In 2011 I had all these same questions. And all of them are valid………… – at first.
Let me back up. Here we are in the early stages of the 4th “Crypto Spring & Summer” as it were, since Bitcoin launched in early 2009. AND still today, it’s nice to see so many people who have an open mind and questions about something that is still so new, “unproven,” or mass-adopted yet. If you are asking any of these questions, then you, my friend, are already far ahead on the technology adoption timeline than 98% of all others.
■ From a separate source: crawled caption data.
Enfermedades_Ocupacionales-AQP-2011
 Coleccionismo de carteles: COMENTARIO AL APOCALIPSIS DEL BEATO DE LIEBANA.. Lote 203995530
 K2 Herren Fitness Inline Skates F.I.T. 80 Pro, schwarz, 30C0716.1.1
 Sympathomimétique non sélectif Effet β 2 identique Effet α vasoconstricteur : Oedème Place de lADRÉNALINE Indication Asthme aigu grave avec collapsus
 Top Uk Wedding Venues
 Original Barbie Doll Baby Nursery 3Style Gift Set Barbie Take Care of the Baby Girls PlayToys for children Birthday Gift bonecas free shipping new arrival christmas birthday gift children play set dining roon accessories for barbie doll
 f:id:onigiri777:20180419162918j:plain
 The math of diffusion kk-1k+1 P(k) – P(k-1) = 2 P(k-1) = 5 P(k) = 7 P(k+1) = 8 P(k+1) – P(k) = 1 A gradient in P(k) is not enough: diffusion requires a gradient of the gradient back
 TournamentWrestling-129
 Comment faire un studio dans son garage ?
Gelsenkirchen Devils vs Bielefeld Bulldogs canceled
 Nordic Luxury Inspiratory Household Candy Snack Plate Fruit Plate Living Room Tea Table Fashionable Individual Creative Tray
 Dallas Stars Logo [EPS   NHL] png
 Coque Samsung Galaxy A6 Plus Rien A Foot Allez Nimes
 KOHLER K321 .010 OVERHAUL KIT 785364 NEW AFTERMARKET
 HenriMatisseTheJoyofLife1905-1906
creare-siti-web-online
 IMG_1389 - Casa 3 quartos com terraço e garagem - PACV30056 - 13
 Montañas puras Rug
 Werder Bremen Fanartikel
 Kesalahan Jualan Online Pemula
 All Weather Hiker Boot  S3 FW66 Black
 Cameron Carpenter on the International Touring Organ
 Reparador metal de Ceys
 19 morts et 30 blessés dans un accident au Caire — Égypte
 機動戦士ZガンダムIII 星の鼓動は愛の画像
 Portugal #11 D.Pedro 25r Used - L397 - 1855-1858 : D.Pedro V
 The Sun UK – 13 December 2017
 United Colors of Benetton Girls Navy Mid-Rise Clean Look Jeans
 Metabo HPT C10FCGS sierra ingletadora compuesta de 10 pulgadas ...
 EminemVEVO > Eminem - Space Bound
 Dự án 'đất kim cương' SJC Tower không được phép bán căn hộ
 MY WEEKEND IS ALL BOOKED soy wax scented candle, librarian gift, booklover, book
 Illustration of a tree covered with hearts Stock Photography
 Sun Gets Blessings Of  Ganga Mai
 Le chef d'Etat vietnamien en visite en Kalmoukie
I’ll share what I’ve researched and also an article to help answer your question.
In 2011 I invested in a technology incubator that was going to launch young tech startups into the stratosphere. The day I sat down to cut the check, one of my partners told me to put that money into Bitcoin rather than our incubator. That measly $20,000 would be worth $29,330,400 in 2017 or 2020 Bitcoin dollars. The incubator became a non-profit and my 20k is worth zero. Do I still get to help young entrepreneurs launch their tech companies? Sure, and I enjoy it. Yet, since that day, I waited and waited and waited some more (“Oh, once it get’s back down under$250 I’m in” I said) and waited some more.. to finally buy in after watching it cross the $1,000 dollar mark. My belief each time I did not buy was that I had missed the boat or that surely it was volatile enough to get back down to my ideal price point – where I thought I “Deserved” to buy it after all my years of following along without it. What I did not get through my skull is that it is an algorithm; a transparent, immutable, hack-proof algorithm. It cannot be changed, or artificially inflated (well, maybe unless your are Jamie Dimon*).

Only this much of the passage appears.